**Textauszug**
NBA Playoff Preview #4 – Zurück in die Zukunft? – Knicks vs. Pistons
Die Detroit Pistons und die New York Knicks teilen sich eine ähnliche Vergangenheit. Aber dürften verschiedene Wege in der Zukunft haben. Während die Knicks seit geraumer Zeit alles auf eine Karte setzen für die langersehnte erste Meisterschaft nach satten 52 Jahren, müssen die neuformierten Pistons noch aus ihren Kinderschuhen entwachsen.
Früher waren beide fast durchgängig defensive Powerhouses der Liga. Die einen müssen genau das noch wiederfinden, beziehungsweise bestätigen in Zukunft. Während die anderen auf dem Papier alles für genau das haben. Aber es paradoxerweise nicht aufs Parkett bringen können.
NBA Playoff Preview #4 – New York Knicks vs. Detroit Pistons
Pistols in Town
Bei den Pistons war schon vor der Saison klar, wohin der Weg führen muss, wenn man um Cade Cunningham herum eine erfolgreiche Mannschaft bauen will. Aus den Pistons mussten dringend die Pistols werden.
Cade braucht anspielbare und verlässliche Shooter am Perimeter. Mit Harris, Beasley, Hardaway und Fontecchio wurden einige gefunden. Nun kann er stringent seine Stärken im Playmaking zur Geltung bringen.
Iveys, Thompsons und Durens weiterer Entwicklung sei Dank ist der Kader auch in einer gewissen Tiefe gut besetzt. Unerfahren aber tief. Unerfahrenheit trifft auch auf den Rookie Ron Holland zu, der sich aber seiner Rolle sehr bewusst zu sein scheint und diese für einen Rookie solide ausfüllt.
Die Ergänzung von Dennis Schröder rundet das gesamte Konstrukt sehr gut ab, denn ohne Cade auf dem Feld merkt man recht deutlich, dass die alles zusammenhaltende Komponente auf der Point Guard Position dringend adressiert werden musste. Zumal nach Iveys Verletzung.

**Rohdatensätze**

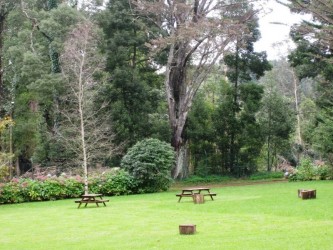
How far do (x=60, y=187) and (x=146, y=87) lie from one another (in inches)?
446

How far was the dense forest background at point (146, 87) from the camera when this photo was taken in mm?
26519

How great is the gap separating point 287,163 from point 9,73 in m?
20.2

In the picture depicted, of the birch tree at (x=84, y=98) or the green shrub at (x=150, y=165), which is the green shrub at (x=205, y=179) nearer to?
the birch tree at (x=84, y=98)

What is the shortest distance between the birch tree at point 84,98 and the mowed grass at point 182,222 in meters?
8.39

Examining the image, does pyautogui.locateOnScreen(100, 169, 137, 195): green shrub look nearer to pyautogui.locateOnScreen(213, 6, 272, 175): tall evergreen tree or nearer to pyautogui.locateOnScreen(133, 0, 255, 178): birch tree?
pyautogui.locateOnScreen(133, 0, 255, 178): birch tree

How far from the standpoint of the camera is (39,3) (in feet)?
107

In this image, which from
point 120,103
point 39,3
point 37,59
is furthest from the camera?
point 39,3

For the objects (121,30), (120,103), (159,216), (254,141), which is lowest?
(159,216)

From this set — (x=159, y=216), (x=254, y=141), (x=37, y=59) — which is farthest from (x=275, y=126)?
(x=159, y=216)

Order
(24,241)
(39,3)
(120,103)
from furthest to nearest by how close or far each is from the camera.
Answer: (39,3) < (120,103) < (24,241)

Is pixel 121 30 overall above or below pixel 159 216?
above

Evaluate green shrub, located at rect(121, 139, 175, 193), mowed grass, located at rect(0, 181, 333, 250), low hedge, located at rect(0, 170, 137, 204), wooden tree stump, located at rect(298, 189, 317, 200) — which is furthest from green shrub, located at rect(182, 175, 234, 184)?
wooden tree stump, located at rect(298, 189, 317, 200)

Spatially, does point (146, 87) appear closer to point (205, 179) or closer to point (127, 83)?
point (127, 83)

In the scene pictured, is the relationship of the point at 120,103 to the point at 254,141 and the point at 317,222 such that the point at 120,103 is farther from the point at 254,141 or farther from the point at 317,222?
the point at 317,222
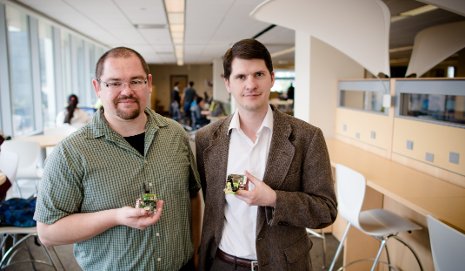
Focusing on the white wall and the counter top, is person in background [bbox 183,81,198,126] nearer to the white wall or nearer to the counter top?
the white wall

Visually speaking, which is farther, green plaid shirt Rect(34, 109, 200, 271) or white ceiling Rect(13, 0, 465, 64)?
white ceiling Rect(13, 0, 465, 64)

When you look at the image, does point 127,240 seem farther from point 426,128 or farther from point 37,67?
point 37,67

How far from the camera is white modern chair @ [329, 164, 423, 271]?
98.1 inches

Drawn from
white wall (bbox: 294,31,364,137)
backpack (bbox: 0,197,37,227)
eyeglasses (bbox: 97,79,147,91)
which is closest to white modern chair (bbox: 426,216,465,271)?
eyeglasses (bbox: 97,79,147,91)

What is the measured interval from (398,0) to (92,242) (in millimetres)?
4813

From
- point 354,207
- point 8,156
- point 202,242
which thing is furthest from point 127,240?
point 8,156

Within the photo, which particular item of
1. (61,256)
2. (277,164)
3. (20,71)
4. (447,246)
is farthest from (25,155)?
(447,246)

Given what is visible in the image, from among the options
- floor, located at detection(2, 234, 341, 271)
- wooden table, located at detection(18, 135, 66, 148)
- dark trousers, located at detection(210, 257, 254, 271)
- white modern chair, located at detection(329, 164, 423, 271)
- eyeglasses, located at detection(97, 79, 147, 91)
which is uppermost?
eyeglasses, located at detection(97, 79, 147, 91)

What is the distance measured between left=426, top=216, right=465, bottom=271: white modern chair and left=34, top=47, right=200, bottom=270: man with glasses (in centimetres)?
108

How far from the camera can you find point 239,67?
1335 mm

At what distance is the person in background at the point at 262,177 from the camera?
51.7 inches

**Aufgabe**
Fasse im Text zur Playoff-Vorschau Knicks gegen Pistons den Absatz, der mit „Iveys, Thompsons und Durens“ beginnt, als kurze Stichpunktliste zusammen.

**Lösung**
- Dank der Weiterentwicklung von Ivey, Thompson und Duren ist der Kader auch in der Tiefe gut besetzt.
- Der Kader ist unerfahren, aber tief.
- Auch Rookie Ron Holland ist unerfahren, scheint sich seiner Rolle aber sehr bewusst zu sein.
- Er füllt diese Rolle für einen Rookie solide aus.